Arizona’s stance on driver’s licenses and the stalemate in Congress made clear to Karina that the line she’d seen in her mind’s eye wasn’t there in reality. She began educating herself about the politics surrounding immigration and realized Obama had limited sway with a divided Congress. She concluded he’d used all his persuasive powers on health care, leaving nothing for other issues.

This realization pushed Karina into political activism. She began volunteering with the Arizona Dream Act Coalition, the lead plaintiff in the lawsuit against Governor Brewer. Though she couldn’t vote herself, she began knocking on doors in get-out-the-vote efforts. She also attended trainings on how to tell her story and connect it to what was happening in the country.

image courtesy The Arizona Dream Act Coalition/ Facebook

The experience was transformative for her. “I fell in love with the work of being a voice for immigrants like myself,” she says. 2014 brought another transformative moment: the U.S. Court of Appeals for the Ninth Circuit ruled against Governor Brewer in the driver’s license lawsuit, enabling Arizona DACA recipients to drive legally. Yet another transformative event took place in 2015, when Karina received her college diploma.
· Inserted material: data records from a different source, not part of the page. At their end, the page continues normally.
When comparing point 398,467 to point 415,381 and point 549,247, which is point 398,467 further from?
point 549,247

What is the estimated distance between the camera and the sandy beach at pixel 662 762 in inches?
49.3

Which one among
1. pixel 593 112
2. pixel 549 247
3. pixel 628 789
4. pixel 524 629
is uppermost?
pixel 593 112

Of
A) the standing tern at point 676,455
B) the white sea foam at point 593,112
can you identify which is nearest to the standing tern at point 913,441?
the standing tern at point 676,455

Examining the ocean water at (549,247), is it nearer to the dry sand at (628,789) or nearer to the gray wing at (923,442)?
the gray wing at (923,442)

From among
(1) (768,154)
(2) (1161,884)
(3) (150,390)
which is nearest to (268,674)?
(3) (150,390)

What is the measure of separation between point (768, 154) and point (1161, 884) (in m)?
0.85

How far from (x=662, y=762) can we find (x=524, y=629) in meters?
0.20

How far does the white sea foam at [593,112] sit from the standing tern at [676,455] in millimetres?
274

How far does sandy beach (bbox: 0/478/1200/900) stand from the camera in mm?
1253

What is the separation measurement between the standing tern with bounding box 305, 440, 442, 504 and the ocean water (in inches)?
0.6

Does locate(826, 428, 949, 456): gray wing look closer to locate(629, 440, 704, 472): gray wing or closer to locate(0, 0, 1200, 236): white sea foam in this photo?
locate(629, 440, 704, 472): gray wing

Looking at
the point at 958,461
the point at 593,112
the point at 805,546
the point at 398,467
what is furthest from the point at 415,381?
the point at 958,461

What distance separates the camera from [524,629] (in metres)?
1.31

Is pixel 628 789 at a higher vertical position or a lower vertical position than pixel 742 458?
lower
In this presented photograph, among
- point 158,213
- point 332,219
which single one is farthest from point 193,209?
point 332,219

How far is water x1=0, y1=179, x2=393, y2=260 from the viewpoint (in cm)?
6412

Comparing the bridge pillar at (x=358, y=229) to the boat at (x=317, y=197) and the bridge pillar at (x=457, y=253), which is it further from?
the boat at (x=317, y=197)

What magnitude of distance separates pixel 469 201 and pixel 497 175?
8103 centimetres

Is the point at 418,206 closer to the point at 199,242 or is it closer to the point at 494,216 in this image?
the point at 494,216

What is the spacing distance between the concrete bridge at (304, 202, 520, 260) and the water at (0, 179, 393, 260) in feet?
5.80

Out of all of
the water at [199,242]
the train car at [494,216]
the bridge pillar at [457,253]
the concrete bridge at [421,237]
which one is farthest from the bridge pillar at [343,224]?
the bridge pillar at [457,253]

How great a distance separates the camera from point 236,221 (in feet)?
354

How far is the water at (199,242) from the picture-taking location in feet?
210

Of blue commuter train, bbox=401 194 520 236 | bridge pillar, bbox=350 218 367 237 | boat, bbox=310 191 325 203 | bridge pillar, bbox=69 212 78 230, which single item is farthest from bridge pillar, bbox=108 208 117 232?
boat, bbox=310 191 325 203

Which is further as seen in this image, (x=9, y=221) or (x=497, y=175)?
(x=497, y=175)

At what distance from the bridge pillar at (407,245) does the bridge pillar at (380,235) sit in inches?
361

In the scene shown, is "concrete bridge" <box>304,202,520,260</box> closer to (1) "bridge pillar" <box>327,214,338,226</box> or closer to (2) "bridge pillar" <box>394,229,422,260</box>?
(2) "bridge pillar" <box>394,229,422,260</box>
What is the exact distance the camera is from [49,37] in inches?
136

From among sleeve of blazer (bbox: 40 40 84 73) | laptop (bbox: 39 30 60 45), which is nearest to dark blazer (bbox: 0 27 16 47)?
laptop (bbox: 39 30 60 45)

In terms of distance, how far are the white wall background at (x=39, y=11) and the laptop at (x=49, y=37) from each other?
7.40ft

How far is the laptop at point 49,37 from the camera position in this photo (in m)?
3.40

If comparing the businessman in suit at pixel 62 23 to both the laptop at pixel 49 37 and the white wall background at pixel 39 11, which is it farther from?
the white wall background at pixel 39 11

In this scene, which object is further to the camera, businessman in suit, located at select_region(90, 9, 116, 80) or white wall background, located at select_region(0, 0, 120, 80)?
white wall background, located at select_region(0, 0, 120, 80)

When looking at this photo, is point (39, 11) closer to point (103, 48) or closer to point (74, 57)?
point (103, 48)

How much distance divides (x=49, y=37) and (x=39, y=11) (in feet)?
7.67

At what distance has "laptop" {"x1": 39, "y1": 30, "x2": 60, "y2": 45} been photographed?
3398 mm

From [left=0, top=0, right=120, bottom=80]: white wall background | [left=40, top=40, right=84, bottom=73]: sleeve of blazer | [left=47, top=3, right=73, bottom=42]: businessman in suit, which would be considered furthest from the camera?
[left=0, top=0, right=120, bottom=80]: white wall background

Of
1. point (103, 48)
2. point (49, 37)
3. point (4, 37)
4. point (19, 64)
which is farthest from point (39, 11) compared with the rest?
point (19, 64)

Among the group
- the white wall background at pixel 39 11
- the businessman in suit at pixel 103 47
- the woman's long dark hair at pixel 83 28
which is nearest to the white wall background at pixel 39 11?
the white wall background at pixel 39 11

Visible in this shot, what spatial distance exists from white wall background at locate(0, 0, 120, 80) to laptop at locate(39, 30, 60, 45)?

The next logical step was to leave the fast food restaurant for a job using her biochemistry degree. Karina had decided on a job in a laboratory when the Arizona Dream Act Coalition asked her to be their board president, and then their executive director. She said yes to both, thinking she would be in the job for no more than a year, then would settle into career in science.

More than seven years later, she’s still executive director of the Arizona Dream Act Coalition. Despite numerous court challenges and the hostility of former president Donald Trump, DACA still survives, though the Supreme Court will probably rule on its constitutionality before the 2024 presidential election. Karina hasn’t lost hope about the future for DACA recipients. She points to the 2022 election, when Arizona voters approved Proposition 308, which allows undocumented Arizona high school graduates to pay in-state tuition at public colleges. It passed by a narrow majority, just 51%. But this was a huge shift in public opinion from 2006, when seven of ten Arizona voters approved denying undocumented students in-state tuition.

Karina notes that many in the Arizona business community strongly supported Prop 308, providing the “Vote Yes” campaign with substantial funding. Some Republican politicians also came on board. That included the Republican Mayor of Mesa, AZ, John Giles, whom Yahoo quoted as saying it was

“anti-intuitive to try and strengthen our workforce, at the same time putting up barriers to these great young Americans who are very anxious to participate in that American dream.”

With the bipartisan campaign for Prop 308 in mind, Karina expects employers to spring into action if DACA is dismantled by the Supreme Court. “Ultimately employers want to keep DACA employees on their payrolls,” she says. She believes that if hundreds of thousands of valued workers start losing their work authorization, pressure from the business community will break the longstanding logjam in Congress.

“We were here before DACA and we’re going to continue to be here,” Karina adds. “Citizenship is just the beginning…if I have citizenship and I don’t have a planet, it’s irrelevant.” She sees the interrelationship of climate justice, workers’ rights and LBGTQ rights, and wants activists to work together in a collaborative way rather than remaining in single-issue silos.

Karina still remembers her dreams of biochemistry, especially when she reads about the development of the Covid vaccines. Yet she also has a dream that builds on Martin Luther King’s famous words. “I dream of that place where the color of your skin and where you were born do not define your life,” she says.

“And I know it’s achievable…I’m no longer in fear, and when you lose fear, you have hope.”